There’s a separate team working just on ventilators, said Deputy Governor Christian Mitchell, who is overseeing the procurement efforts for Pritzker.
When they find what they need, they have to move immediately to complete the purchase before losing out to another bidder — even as the competition causes prices to jump to levels that would have been ridiculous just a month ago.
Keep in mind this is all taking place in an environment in which Mitchell said his people are being told agents of foreign governments are in China with cash to make purchases directly from factories to get supplies for themselves.
A few days after Andres’ race to Dwight, another comptroller’s office employee, Cortez Gillespie, was able to stay under the speed limit as he drove to a Road Ranger gas station near Minonk in central Illinois to hand off two more checks totaling $3.7 million to a representative of a Rockford supply company, beating a noon deadline for the purchase of additional masks and safety glasses.
Since then, state Comptroller Susana Mendoza said her office has been working with Illinois Treasurer Michael Frerichs to get payments out more seamlessly through wire transfers when necessary, a procedure rarely used in state government to pay vendors.
Frerichs said he also has had to intervene with banks to convince them to immediately honor the “warrants” that Illinois issues to pay its bills — and not wait a week for the funds to clear.

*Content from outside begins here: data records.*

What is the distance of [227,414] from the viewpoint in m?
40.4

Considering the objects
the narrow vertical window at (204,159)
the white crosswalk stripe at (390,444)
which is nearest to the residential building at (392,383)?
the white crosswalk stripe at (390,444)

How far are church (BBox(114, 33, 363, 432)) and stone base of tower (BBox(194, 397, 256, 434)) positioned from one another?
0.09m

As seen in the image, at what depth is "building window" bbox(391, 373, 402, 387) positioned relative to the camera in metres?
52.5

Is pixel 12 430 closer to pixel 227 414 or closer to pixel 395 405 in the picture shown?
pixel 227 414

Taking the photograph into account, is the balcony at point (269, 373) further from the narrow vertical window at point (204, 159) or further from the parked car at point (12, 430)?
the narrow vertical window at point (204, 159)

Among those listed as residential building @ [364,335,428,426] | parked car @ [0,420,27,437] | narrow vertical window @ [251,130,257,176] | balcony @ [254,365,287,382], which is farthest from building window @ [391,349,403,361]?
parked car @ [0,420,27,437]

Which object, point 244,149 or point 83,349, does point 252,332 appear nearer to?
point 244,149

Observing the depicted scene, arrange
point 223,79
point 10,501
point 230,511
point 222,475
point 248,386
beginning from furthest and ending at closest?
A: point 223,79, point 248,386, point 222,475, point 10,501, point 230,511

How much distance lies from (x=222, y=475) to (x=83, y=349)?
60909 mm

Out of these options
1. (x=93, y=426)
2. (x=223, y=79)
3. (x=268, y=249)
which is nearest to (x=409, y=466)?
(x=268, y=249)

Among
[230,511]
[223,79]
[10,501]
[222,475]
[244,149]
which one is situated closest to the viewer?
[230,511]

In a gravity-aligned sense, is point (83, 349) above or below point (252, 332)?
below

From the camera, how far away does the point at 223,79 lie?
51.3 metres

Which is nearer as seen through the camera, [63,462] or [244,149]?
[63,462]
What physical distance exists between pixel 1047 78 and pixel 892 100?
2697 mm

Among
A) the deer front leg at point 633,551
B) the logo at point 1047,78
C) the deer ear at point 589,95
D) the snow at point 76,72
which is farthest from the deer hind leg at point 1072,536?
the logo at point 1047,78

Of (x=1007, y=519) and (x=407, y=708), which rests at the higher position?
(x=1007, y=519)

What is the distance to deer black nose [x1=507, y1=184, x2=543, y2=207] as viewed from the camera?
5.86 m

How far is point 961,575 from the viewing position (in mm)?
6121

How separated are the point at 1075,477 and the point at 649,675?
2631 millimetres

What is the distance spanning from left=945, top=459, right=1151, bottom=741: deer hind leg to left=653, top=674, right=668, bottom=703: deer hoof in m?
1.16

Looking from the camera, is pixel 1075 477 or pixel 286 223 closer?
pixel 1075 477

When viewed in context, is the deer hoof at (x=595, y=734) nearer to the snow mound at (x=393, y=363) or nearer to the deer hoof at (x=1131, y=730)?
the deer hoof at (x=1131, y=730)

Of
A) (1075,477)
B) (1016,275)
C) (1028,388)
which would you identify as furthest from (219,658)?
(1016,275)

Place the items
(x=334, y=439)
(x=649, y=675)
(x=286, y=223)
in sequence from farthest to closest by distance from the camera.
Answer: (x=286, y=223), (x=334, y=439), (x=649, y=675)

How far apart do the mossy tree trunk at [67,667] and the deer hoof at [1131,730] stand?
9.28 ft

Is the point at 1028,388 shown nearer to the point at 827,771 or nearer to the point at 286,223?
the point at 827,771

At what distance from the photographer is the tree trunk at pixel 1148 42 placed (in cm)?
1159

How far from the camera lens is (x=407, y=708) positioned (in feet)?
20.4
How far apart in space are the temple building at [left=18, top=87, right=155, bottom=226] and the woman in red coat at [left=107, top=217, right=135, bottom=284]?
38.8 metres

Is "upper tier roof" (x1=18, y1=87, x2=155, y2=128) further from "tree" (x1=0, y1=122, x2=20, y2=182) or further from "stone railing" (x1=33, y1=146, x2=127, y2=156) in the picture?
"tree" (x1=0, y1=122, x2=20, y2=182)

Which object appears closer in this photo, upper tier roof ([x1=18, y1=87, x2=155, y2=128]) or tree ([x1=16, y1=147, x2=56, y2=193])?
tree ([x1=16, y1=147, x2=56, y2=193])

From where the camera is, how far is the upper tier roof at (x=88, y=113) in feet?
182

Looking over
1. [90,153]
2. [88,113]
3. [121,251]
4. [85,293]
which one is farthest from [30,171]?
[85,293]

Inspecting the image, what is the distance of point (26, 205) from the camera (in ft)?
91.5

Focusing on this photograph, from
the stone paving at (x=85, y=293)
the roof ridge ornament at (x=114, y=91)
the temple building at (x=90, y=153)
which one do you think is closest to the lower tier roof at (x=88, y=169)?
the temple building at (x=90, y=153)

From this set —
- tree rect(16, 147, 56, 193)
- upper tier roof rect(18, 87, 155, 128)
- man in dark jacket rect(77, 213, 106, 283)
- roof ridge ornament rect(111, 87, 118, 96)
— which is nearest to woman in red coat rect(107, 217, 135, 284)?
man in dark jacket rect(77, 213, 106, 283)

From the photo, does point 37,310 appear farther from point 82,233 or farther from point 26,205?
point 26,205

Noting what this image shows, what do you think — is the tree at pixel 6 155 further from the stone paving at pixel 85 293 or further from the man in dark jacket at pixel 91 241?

A warrant authorizes payment on demand and can be issued only if the state has the money to cover it.
“You’re seeing all these transactions that are abnormal for ridiculous amounts of money,” said Mendoza, noting that the race to get money out has to be balanced with a need to protect the state from being defrauded.
Mitchell said the procurement team is screening all of its leads, “trying to sort the wheat from the chaff as best we can.”
The greatest challenge, he said, is finding ventilators.
“That is where the bidding war is the hottest and most cutthroat,” Mitchell said.
He said there is little hope the state will have the ventilators it needs before the expected crush hits Chicago hospitals late this month.
The saddest part is that even when we find the supplies we need, that will mean someone in another state will likely have to do without.